● Stated exercise:
Update the stretch from the line containing "According to what is pictured, from" through the end of the records by swapping "closer" for "nearer" and keeping everything else the same. Give back only those lines, leaving out the pictures.

Collected data entries
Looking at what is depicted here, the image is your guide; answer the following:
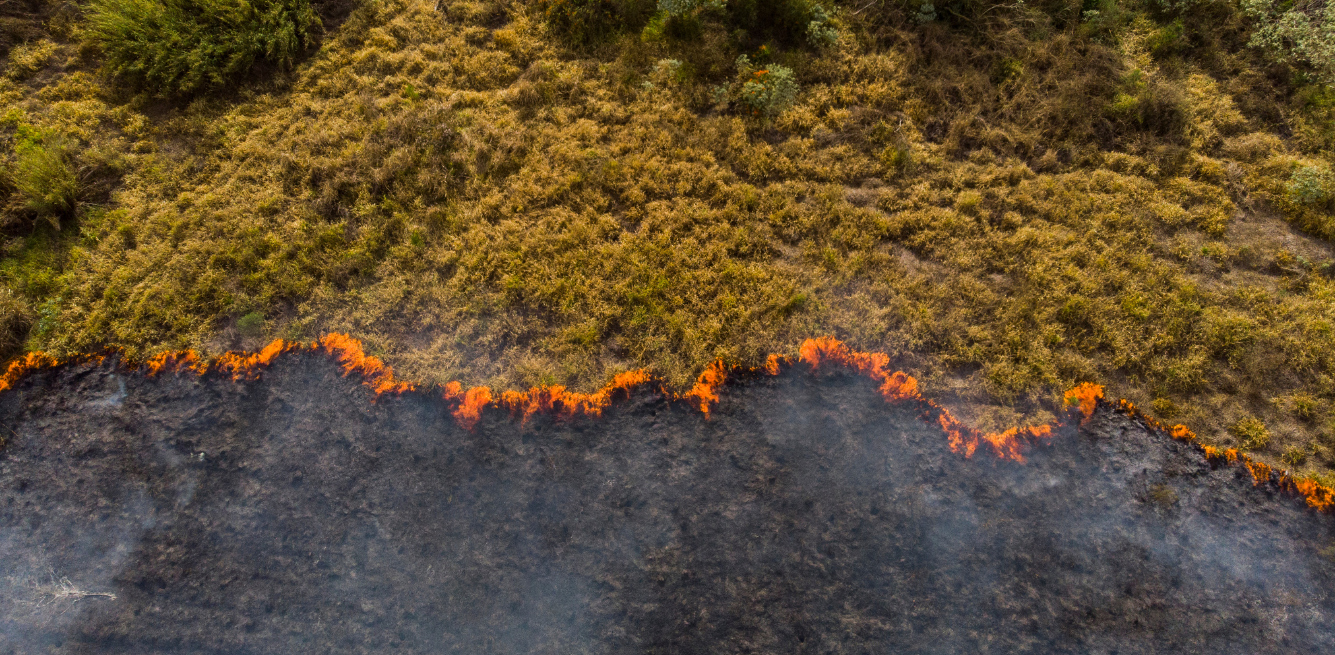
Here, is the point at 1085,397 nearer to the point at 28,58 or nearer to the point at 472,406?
the point at 472,406

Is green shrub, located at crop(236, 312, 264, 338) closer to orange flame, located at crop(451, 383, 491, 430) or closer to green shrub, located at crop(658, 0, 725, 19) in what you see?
orange flame, located at crop(451, 383, 491, 430)

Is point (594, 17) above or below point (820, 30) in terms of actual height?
above

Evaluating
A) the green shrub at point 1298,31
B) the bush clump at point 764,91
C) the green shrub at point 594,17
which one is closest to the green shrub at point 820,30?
the bush clump at point 764,91

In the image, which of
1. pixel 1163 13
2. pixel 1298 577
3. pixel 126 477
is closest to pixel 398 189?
pixel 126 477

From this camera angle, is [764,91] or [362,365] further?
[764,91]

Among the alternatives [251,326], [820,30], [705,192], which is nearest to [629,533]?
[705,192]

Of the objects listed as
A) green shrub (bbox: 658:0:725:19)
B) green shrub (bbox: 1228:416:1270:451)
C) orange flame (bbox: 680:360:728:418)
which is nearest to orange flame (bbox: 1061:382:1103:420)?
green shrub (bbox: 1228:416:1270:451)
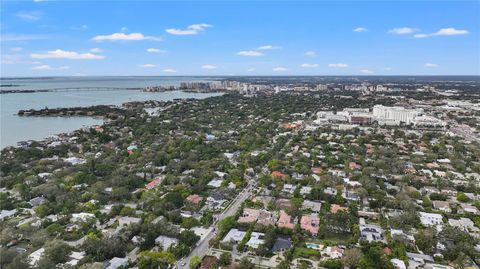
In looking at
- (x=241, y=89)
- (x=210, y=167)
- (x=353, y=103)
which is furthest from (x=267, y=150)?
(x=241, y=89)

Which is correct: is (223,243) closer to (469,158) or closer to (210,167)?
(210,167)

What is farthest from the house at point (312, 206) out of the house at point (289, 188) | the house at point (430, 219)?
the house at point (430, 219)

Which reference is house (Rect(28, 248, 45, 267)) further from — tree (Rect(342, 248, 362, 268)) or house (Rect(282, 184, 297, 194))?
house (Rect(282, 184, 297, 194))

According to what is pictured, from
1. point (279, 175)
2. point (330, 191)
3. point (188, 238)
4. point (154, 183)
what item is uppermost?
point (279, 175)

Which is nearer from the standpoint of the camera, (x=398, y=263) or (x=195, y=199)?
(x=398, y=263)

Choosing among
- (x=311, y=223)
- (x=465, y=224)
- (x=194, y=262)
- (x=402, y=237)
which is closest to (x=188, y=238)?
(x=194, y=262)

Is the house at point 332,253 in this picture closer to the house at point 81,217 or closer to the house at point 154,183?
the house at point 81,217

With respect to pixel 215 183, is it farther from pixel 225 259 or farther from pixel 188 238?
pixel 225 259
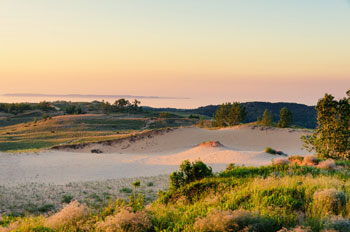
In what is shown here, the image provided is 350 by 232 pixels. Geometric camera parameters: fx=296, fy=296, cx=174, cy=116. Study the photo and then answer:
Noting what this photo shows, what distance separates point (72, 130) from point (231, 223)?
163 feet

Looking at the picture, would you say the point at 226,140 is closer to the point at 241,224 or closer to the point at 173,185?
the point at 173,185

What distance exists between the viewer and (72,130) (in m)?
51.2

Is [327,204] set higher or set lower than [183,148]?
higher

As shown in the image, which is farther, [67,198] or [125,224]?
[67,198]

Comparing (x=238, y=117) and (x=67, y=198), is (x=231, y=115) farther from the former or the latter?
(x=67, y=198)

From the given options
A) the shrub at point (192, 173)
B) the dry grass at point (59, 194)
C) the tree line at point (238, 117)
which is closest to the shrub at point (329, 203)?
the shrub at point (192, 173)

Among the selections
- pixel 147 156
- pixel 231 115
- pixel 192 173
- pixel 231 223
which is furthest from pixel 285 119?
pixel 231 223

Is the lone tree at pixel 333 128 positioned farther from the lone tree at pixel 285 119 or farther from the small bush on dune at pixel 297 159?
the lone tree at pixel 285 119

● Correct answer:
According to what is pictured, from
1. point (279, 175)
2. point (330, 191)
3. point (188, 238)
4. point (154, 183)
what item is uppermost?
point (279, 175)

Which is nearer from the standpoint of the camera, (x=398, y=263) or (x=195, y=199)?
(x=398, y=263)

Choosing among
- (x=311, y=223)
- (x=465, y=224)
- (x=194, y=262)
- (x=402, y=237)
which is closest to (x=188, y=238)?
(x=194, y=262)

Is the house at point 332,253 in this picture nearer to the house at point 81,217 or nearer to the house at point 154,183?
the house at point 81,217

With respect to pixel 215 183, is it farther from pixel 225 259 or farther from pixel 188 238?
pixel 225 259
In what is shown here, the image provided is 350 by 232 pixels. Geometric camera parameters: fx=296, fy=296, cx=174, cy=116. Study the photo and then answer:
Noting what this photo shows, what distance separates point (72, 130) from point (231, 223)?
163 feet

Looking at the picture, would you say the point at 226,140 is nearer to the point at 241,224 or nearer to the point at 173,185?
the point at 173,185

What distance exists between the viewer and (72,130) (in m)?
51.2

Is [327,204] set higher or set lower than [183,148]?
higher

As shown in the image, which is farther, [67,198] or [125,224]?
[67,198]

Comparing (x=238, y=117) and (x=67, y=198), is (x=231, y=115) farther from the former or the latter?
(x=67, y=198)

From the given options
A) the shrub at point (192, 173)
B) the dry grass at point (59, 194)
C) the tree line at point (238, 117)
which is closest to the shrub at point (329, 203)?
the shrub at point (192, 173)

Among the selections
- pixel 147 156
- pixel 231 115
- pixel 192 173
- pixel 231 223
which is furthest from pixel 285 119?
pixel 231 223

Is the lone tree at pixel 333 128 positioned farther from the lone tree at pixel 285 119 or farther from the small bush on dune at pixel 297 159?
the lone tree at pixel 285 119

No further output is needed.